Let's merge journey steps with places to see details about each destination:

In [None]:
# Merge journey_steps with places on the destination
# Left DataFrame: journey_steps (has destination_place_id)
# Right DataFrame: places (has place_id)

steps_with_destination = pd.merge(
    journey_steps,
    places,
    left_on="destination_place_id",  # Column in left DataFrame
    right_on="place_id",              # Column in right DataFrame
    how="left"                        # Keep all rows from left DataFrame
)

print(f"Merged DataFrame: {len(steps_with_destination)} rows")
steps_with_destination.head()

In [None]:
# Now we can see the destination name alongside the journey data
steps_with_destination[["journey_id", "traveler_type", "destination_place_id", "name", "borough_y"]].head(10)

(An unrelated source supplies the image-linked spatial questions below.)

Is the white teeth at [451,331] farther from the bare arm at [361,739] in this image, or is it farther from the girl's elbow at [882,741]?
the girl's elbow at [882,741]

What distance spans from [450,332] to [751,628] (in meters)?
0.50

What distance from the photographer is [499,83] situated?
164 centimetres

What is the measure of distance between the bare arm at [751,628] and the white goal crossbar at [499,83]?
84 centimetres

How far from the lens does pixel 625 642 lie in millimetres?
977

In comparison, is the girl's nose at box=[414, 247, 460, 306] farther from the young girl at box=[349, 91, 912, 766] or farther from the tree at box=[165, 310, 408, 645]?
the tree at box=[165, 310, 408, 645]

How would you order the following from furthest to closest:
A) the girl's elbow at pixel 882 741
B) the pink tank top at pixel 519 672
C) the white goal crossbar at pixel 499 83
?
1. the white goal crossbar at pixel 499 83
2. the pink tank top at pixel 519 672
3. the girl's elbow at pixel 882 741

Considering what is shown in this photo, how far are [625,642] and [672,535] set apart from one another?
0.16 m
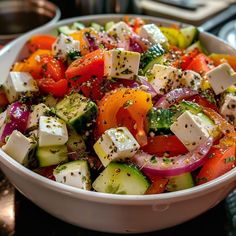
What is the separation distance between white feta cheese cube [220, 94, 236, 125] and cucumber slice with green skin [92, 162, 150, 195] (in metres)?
0.31

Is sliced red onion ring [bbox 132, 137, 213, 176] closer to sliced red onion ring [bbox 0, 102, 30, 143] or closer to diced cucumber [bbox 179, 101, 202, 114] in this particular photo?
diced cucumber [bbox 179, 101, 202, 114]

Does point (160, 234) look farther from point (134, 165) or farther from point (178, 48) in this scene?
point (178, 48)

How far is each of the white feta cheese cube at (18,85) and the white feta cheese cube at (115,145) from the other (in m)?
0.31

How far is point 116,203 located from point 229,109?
429mm

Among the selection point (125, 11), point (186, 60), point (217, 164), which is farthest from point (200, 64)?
point (125, 11)

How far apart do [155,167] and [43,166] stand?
0.26 meters

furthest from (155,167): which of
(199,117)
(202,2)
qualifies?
(202,2)

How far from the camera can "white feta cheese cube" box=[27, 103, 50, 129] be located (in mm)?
1057

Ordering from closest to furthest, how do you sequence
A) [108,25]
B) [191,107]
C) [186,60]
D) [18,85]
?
[191,107] → [18,85] → [186,60] → [108,25]

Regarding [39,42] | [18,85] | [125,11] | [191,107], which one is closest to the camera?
[191,107]

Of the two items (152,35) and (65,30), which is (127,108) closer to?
(152,35)

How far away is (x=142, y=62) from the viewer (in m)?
1.21

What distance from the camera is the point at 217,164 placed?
96cm

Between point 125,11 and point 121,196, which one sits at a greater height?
point 121,196
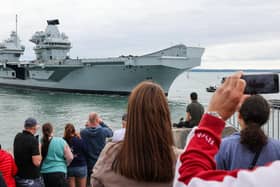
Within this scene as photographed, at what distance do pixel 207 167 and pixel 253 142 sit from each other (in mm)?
1366

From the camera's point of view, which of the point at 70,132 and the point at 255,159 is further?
the point at 70,132

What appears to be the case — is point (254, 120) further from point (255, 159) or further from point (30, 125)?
point (30, 125)

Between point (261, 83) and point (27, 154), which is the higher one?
point (261, 83)

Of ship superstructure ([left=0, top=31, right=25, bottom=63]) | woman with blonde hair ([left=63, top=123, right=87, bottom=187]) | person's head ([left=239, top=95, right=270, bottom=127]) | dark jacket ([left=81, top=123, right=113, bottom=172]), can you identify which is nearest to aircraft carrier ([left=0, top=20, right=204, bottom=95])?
ship superstructure ([left=0, top=31, right=25, bottom=63])

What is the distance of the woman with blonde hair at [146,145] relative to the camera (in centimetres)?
193

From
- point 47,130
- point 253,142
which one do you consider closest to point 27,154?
point 47,130

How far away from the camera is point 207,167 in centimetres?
117

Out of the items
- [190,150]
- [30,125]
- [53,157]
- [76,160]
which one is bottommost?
[76,160]

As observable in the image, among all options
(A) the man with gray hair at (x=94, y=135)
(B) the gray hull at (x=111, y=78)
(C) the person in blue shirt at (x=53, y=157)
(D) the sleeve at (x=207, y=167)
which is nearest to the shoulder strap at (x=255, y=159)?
(D) the sleeve at (x=207, y=167)

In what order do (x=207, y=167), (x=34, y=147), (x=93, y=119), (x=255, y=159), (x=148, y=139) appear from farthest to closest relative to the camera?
1. (x=93, y=119)
2. (x=34, y=147)
3. (x=255, y=159)
4. (x=148, y=139)
5. (x=207, y=167)

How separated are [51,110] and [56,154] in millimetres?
27799

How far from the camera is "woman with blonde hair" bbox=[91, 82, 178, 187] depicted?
1931 mm

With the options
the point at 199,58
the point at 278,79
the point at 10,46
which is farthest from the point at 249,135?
the point at 10,46

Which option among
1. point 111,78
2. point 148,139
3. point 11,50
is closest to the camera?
point 148,139
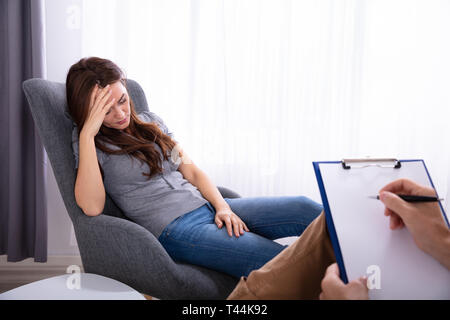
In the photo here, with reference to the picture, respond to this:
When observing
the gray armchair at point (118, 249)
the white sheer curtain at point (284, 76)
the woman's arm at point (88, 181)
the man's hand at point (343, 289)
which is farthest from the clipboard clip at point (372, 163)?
the white sheer curtain at point (284, 76)

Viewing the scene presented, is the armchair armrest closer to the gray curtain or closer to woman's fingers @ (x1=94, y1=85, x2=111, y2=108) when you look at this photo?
woman's fingers @ (x1=94, y1=85, x2=111, y2=108)

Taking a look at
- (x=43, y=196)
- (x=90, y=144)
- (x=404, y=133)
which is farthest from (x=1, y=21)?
(x=404, y=133)

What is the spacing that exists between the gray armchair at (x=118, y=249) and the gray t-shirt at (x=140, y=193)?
0.07 m

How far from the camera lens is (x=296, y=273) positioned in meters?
0.72

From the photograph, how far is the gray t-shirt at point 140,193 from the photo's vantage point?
112 cm

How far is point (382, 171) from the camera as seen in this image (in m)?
0.83

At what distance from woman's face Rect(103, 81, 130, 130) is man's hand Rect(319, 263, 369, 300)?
0.91 metres

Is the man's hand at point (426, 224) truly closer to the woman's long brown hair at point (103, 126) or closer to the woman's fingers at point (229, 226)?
the woman's fingers at point (229, 226)

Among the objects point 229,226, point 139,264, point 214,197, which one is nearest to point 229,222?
point 229,226

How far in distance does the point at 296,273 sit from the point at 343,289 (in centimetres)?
15

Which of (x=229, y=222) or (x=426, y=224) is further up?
(x=426, y=224)

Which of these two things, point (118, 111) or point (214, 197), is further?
point (214, 197)

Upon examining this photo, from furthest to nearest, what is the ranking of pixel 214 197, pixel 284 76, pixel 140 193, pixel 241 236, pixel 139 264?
pixel 284 76 < pixel 214 197 < pixel 140 193 < pixel 241 236 < pixel 139 264

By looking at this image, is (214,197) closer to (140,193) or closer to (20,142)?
(140,193)
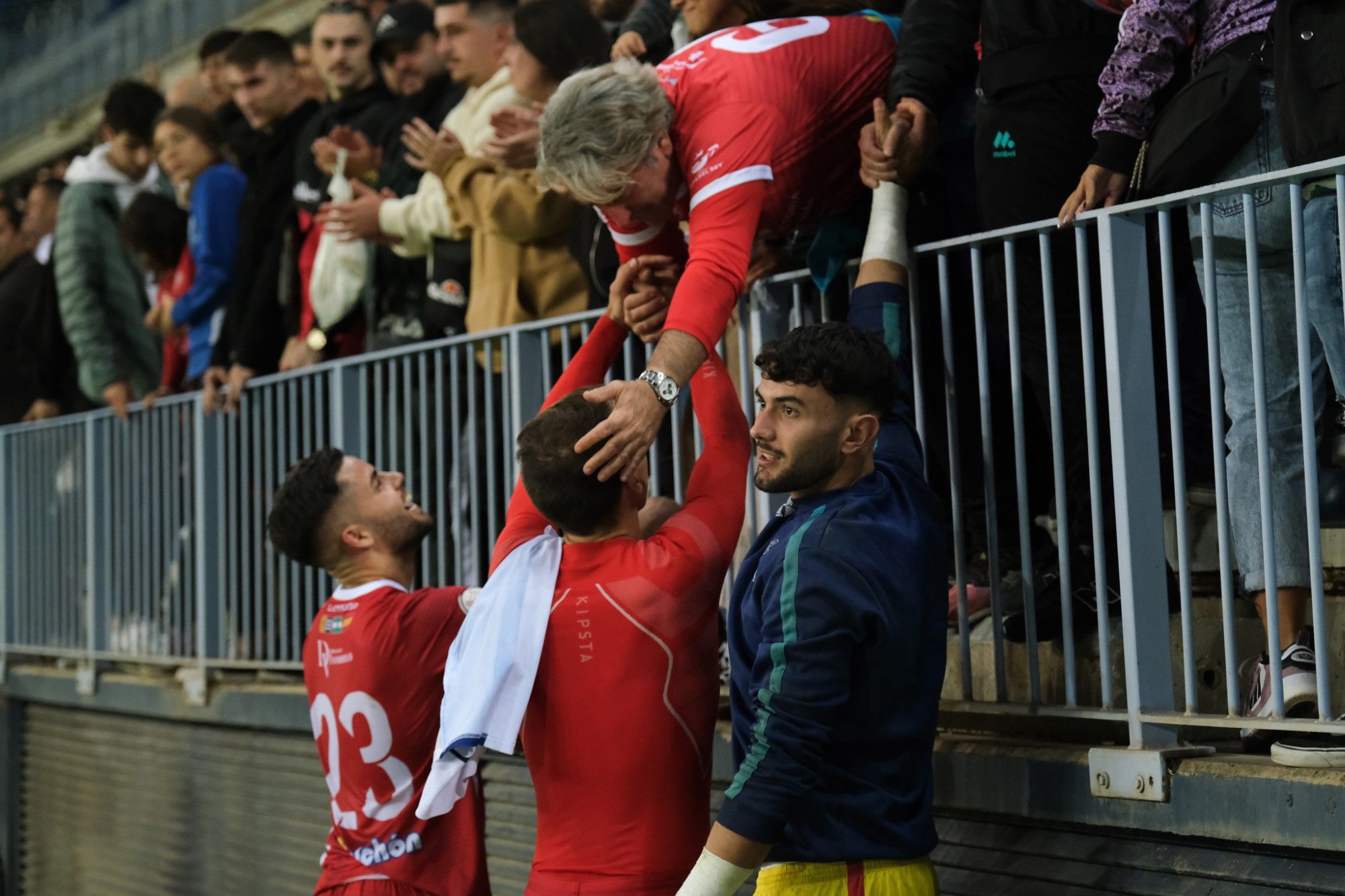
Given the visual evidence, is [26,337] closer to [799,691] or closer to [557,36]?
[557,36]

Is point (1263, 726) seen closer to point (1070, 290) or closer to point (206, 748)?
point (1070, 290)

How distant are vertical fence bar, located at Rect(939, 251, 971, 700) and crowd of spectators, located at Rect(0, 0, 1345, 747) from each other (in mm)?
91

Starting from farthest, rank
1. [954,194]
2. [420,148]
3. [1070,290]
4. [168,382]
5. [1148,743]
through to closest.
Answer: [168,382], [420,148], [954,194], [1070,290], [1148,743]

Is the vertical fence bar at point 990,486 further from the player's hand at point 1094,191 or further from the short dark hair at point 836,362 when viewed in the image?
the short dark hair at point 836,362

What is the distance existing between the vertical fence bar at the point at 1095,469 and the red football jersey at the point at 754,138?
2.39 ft

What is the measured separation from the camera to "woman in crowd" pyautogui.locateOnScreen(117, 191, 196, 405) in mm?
7469

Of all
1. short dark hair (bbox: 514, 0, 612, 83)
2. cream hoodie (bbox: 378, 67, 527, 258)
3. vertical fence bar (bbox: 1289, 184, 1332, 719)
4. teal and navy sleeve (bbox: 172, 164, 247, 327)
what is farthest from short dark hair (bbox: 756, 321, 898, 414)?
teal and navy sleeve (bbox: 172, 164, 247, 327)

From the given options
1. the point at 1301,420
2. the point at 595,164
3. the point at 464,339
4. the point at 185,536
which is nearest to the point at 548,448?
the point at 595,164

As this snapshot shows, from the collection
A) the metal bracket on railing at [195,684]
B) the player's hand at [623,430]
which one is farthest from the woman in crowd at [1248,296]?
the metal bracket on railing at [195,684]

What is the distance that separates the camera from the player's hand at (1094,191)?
346cm

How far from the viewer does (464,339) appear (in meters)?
5.13

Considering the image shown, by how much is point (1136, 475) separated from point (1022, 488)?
26 centimetres

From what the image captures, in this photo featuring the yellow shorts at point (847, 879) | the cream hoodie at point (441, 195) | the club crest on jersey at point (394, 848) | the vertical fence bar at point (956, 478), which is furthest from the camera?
the cream hoodie at point (441, 195)

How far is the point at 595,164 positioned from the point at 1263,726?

### Types of Merges (the `how` parameter)

| Type | Description | Keeps |
|------|-------------|-------|
| `how="inner"` | Only matching rows | Rows where key exists in BOTH DataFrames |
| `how="left"` | All from left, matching from right | All left rows, fills NaN where no match |
| `how="right"` | All from right, matching from left | All right rows, fills NaN where no match |
| `how="outer"` | All rows from both | Everything, NaN where no match |

## Part 4: Finding the Gaps—Places with No Journey Records

*"Here's where it gets interesting," Mink said. "Some places exist in the catalog but have no journey records. No one has gone there—or no one has come back to report."*

In [None]:
# How many times was each place visited as a destination?
destination_counts = journey_steps["destination_place_id"].value_counts()
destination_counts.head(10)

In [None]:
# Merge places with destination counts
# Use how="left" to keep ALL places, even if never visited

# First, convert the counts to a DataFrame
dest_counts_df = destination_counts.reset_index()
dest_counts_df.columns = ["place_id", "visit_count"]

# Merge with places
places_with_visits = pd.merge(
    places,
    dest_counts_df,
    on="place_id",
    how="left"  # Keep ALL places
)

places_with_visits[["name", "borough", "visit_count"]].head(10)

## Part 5: Working with Missing Values (NaN)

*Notice those `NaN` values? That stands for "Not a Number"—pandas' way of marking missing data. Places with NaN in the visit_count column have never been recorded as a destination.*

In [None]:
# Check for missing values
print(f"Missing visit_count values: {places_with_visits['visit_count'].isna().sum()}")
print(f"Total places: {len(places_with_visits)}")

### Using `.isna()` to Find Missing Values

`.isna()` returns True for each NaN value. Use it to filter for rows with missing data:

In [None]:
# Places with NO recorded visits (visit_count is NaN)
unvisited = places_with_visits[places_with_visits["visit_count"].isna()]
print(f"Places with no journey records: {len(unvisited)}")
unvisited[["name", "borough", "place_type", "notes"]]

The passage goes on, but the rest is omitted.